Document excerpt:
Content starts

Reinstitutionalization – Make America’s Cities Great Again!

by Kerry Lutz
Financial Survival Network

Homelessness in America is truly a crisis and a national disgrace, but not for the reasons that the progressive Left would have you believe. The Left are outraged because America as the richest country in the world shouldn’t have any homelessness under any circumstances. To them, the homeless are a symbol of the failure of capitalism. If only we lived in a collectivist utopian society homelessness would cease to exist. The real truth is that homelessness as experienced in America today is a direct result of the failed Leftist policies.

Confused? You thought that the manifest unfairness of our economic system has led to ever higher numbers of people living on the streets. Completely untrue. What’s really happening has little to do with economics, it is a mental health crisis. To understand true nature of the problem, we need to examine the makeup of the homeless population.

In my last article, I stated that the homeless population is made up of four distinct subgroups: 1) Chronic Alcoholics; 2) Degenerate Drug Addicts; 3) The severe mentally ill and, 4) Economic Casualties. Who are they? Groups 1 & 2 are one and the same, it’s just a matter of choose your poison. While it’s certainly cheaper to be an alcoholic than a drug addict, the end result is the same: The inability to function in society and eventual homelessness and destitution. Group 3 is comprised of two groups, the untreatable and the treatable mentally ill. The untreatable cannot be controlled with either medication or therapy. The treatable can be brought back to sanity, but for whatever reasons do not receive adequate care. The final group the so-called economic casualties are most receptive to social programs and generosity mixed in with a little bit of love. Most of the time they’ll turn things around. There’s also an opportunistic subgroup who have learned how to game the system. They desire public housing and have figured out that homelessness is their ticket to government paid shelter. It’s impossible to calculate how many such people this group comprises, but in New York City it is substantial.

Content ends

Work instruction A:
How many distinct subgroups does the article on homelessness say make up the homeless population?
Work instruction B:
Transcribe the homelessness article from "Homelessness in America" to "the homeless population.".

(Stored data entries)
Content starts

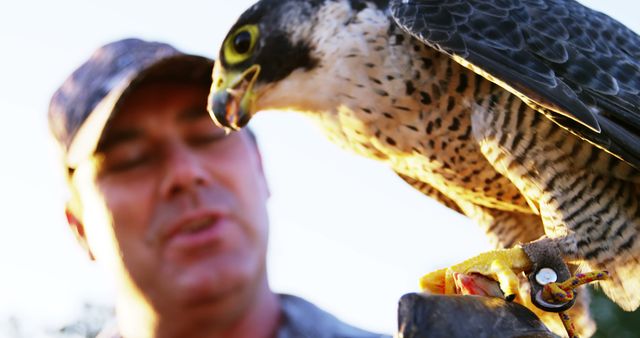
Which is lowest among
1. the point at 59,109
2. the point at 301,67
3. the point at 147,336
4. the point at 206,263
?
the point at 147,336

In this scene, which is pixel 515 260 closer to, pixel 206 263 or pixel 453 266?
pixel 453 266

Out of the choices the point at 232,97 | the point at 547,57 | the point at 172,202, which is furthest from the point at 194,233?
the point at 547,57

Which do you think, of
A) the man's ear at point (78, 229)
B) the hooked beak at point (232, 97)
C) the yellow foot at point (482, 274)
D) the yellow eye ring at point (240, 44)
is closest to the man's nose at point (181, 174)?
the hooked beak at point (232, 97)

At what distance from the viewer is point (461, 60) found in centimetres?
331

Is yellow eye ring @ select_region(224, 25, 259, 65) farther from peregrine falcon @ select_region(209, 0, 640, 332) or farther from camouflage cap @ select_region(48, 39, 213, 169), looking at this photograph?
camouflage cap @ select_region(48, 39, 213, 169)

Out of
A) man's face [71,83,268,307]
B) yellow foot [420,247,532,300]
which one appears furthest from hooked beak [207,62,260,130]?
yellow foot [420,247,532,300]

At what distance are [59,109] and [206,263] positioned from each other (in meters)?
0.85

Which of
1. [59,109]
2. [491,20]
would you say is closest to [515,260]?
[491,20]

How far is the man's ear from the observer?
4.00 m

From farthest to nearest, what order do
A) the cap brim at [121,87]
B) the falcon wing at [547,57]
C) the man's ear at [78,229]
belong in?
the man's ear at [78,229] < the cap brim at [121,87] < the falcon wing at [547,57]

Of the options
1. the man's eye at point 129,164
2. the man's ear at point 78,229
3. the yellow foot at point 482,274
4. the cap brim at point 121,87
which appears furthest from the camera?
the man's ear at point 78,229

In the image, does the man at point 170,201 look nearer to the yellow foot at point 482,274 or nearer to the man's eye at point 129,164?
the man's eye at point 129,164

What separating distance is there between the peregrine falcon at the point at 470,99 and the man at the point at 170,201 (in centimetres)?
26

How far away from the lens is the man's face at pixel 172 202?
3482mm
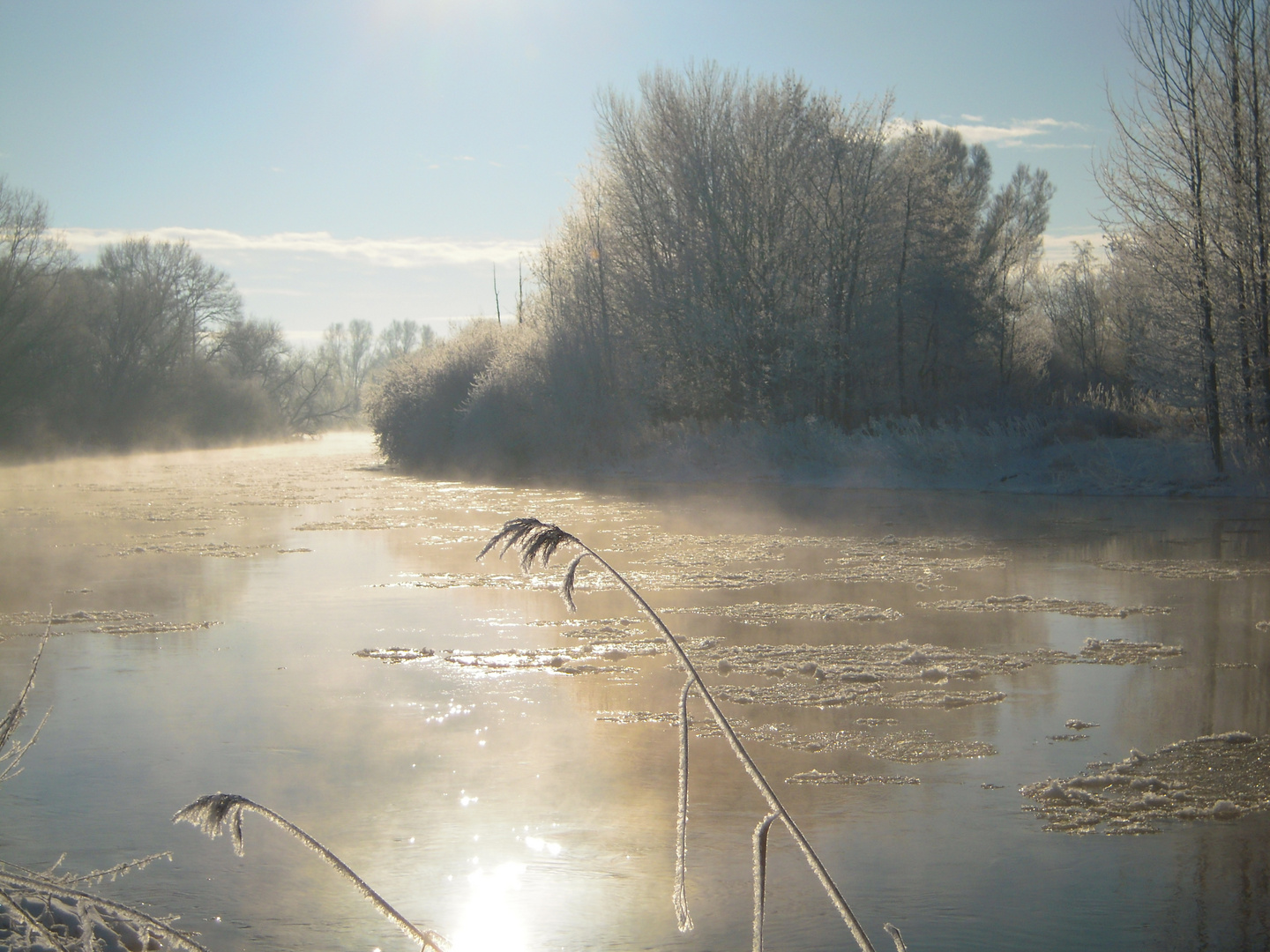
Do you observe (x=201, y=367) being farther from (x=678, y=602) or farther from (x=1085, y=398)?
(x=678, y=602)

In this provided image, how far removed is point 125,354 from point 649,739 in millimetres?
47283

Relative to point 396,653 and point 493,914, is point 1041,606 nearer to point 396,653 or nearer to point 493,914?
point 396,653

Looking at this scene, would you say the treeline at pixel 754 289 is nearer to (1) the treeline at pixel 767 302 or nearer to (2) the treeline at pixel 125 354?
(1) the treeline at pixel 767 302

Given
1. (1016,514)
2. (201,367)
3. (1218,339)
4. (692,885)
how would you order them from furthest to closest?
(201,367)
(1218,339)
(1016,514)
(692,885)

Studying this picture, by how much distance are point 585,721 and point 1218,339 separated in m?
16.6

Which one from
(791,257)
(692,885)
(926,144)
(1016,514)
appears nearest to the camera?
(692,885)

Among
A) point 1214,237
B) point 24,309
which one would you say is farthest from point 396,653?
point 24,309

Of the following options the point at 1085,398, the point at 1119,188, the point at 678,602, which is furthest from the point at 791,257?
the point at 678,602

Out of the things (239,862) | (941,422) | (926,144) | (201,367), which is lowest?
(239,862)

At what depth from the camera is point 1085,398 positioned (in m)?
24.0

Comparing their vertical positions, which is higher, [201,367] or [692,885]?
[201,367]

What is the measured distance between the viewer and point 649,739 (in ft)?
18.5

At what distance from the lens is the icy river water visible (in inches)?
148

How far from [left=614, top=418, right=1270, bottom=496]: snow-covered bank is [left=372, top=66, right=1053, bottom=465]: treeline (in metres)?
1.51
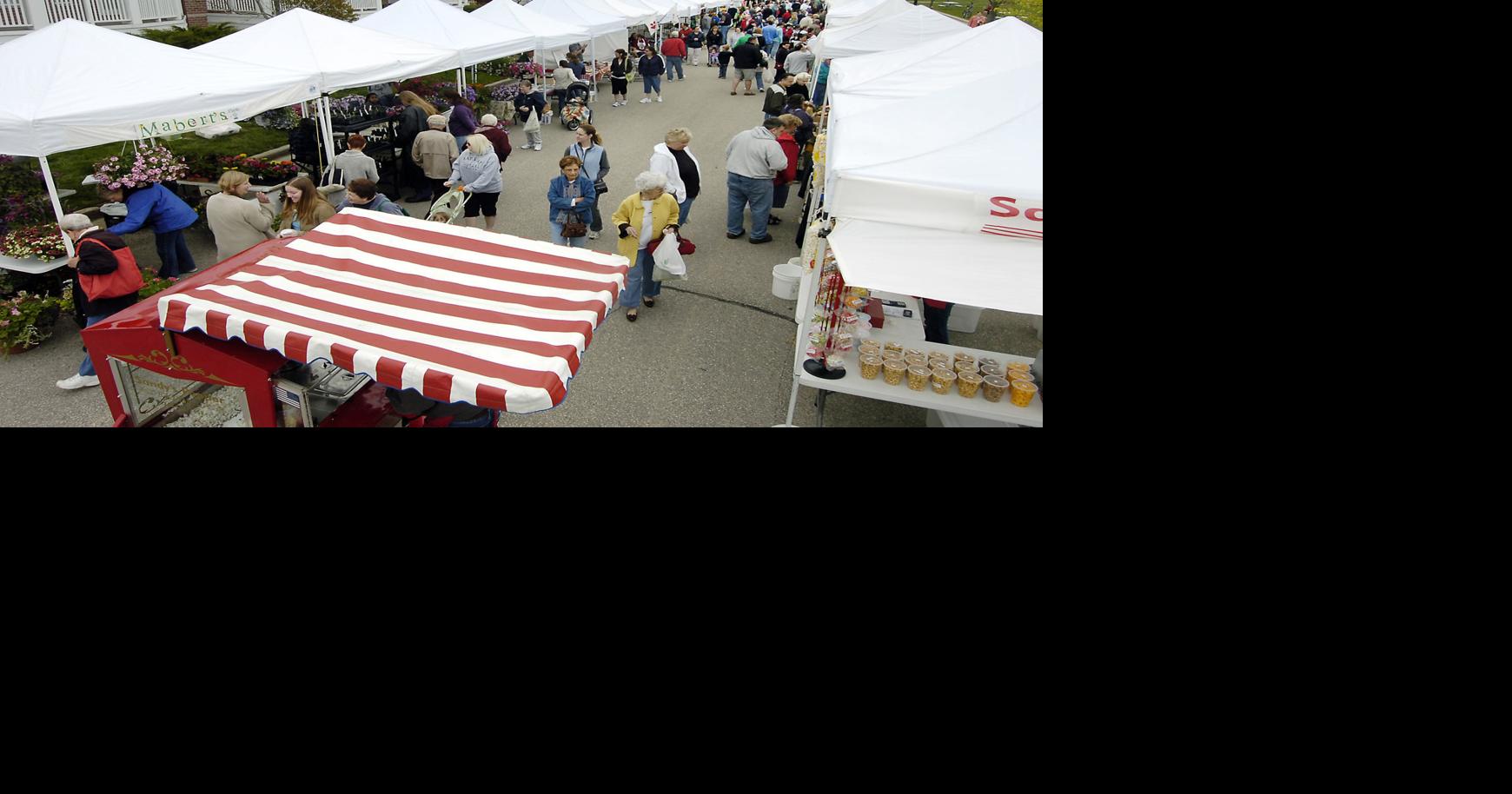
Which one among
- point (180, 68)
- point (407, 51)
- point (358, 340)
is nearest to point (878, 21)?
point (407, 51)

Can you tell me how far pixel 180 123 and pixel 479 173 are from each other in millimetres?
2715

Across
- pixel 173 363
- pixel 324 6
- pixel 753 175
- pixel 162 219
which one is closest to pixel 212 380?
pixel 173 363

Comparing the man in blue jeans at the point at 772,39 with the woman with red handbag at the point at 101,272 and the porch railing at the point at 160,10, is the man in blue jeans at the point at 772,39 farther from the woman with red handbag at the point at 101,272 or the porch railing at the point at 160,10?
the woman with red handbag at the point at 101,272

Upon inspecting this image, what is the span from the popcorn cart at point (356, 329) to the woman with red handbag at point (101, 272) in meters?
2.08

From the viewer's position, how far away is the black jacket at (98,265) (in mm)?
5625

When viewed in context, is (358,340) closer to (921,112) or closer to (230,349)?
(230,349)

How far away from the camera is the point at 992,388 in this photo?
526cm

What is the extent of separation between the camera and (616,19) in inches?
738

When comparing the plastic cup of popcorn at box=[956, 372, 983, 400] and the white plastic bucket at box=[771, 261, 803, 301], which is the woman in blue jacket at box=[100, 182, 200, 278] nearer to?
the white plastic bucket at box=[771, 261, 803, 301]

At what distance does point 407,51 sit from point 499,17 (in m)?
4.60

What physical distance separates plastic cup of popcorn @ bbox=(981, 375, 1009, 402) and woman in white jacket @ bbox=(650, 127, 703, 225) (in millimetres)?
A: 3903

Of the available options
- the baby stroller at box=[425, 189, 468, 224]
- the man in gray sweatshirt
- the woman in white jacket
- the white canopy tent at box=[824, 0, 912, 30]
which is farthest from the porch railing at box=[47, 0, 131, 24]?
the white canopy tent at box=[824, 0, 912, 30]

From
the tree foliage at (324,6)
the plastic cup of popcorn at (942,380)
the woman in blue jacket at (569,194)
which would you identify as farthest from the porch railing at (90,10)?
the plastic cup of popcorn at (942,380)

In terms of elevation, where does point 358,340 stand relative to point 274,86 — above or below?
below
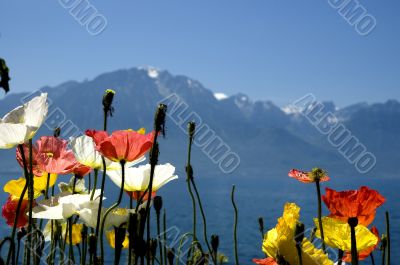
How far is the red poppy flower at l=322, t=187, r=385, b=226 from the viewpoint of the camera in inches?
48.9

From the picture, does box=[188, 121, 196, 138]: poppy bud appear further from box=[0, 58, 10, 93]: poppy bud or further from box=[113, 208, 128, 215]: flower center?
box=[0, 58, 10, 93]: poppy bud

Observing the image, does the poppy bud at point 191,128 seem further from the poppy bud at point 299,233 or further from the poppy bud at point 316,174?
the poppy bud at point 299,233

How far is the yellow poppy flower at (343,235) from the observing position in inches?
49.2

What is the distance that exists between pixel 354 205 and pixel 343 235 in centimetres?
8

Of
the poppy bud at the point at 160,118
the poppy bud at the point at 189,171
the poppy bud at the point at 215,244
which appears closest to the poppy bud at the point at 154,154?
the poppy bud at the point at 160,118

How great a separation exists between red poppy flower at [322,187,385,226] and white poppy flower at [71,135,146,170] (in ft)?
1.83

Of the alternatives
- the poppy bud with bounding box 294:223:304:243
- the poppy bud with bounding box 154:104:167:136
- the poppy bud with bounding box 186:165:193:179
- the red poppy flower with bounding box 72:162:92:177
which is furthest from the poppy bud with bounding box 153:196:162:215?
the poppy bud with bounding box 294:223:304:243

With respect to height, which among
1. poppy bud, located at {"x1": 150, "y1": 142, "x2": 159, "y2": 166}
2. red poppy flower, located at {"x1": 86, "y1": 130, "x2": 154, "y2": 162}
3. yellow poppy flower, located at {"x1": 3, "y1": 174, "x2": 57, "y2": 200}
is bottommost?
yellow poppy flower, located at {"x1": 3, "y1": 174, "x2": 57, "y2": 200}

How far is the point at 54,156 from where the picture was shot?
4.91 ft

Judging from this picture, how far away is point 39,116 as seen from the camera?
1232 mm

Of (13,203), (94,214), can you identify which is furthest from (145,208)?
(13,203)

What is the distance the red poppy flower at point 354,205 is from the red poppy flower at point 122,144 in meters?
0.46

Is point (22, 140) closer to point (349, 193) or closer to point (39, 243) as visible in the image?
point (39, 243)

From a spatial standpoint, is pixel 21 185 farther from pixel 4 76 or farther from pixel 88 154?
pixel 4 76
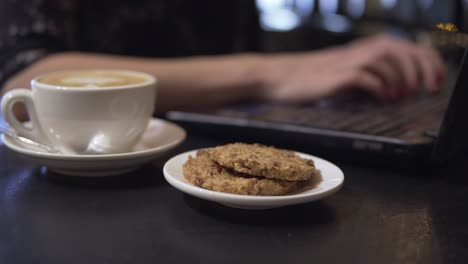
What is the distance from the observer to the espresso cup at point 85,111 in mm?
627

Content ends

Answer area A:
Four: chronic alcoholics, degenerate drug addicts, the severe mentally ill, and economic casualties.

Answer area B:
Homelessness in America is truly a crisis and a national disgrace, but not for the reasons that the progressive Left would have you believe. The Left are outraged because America as the richest country in the world shouldn’t have any homelessness under any circumstances. To them, the homeless are a symbol of the failure of capitalism. If only we lived in a collectivist utopian society homelessness would cease to exist. The real truth is that homelessness as experienced in America today is a direct result of the failed Leftist policies.

Confused? You thought that the manifest unfairness of our economic system has led to ever higher numbers of people living on the streets. Completely untrue. What’s really happening has little to do with economics, it is a mental health crisis. To understand true nature of the problem, we need to examine the makeup of the homeless population.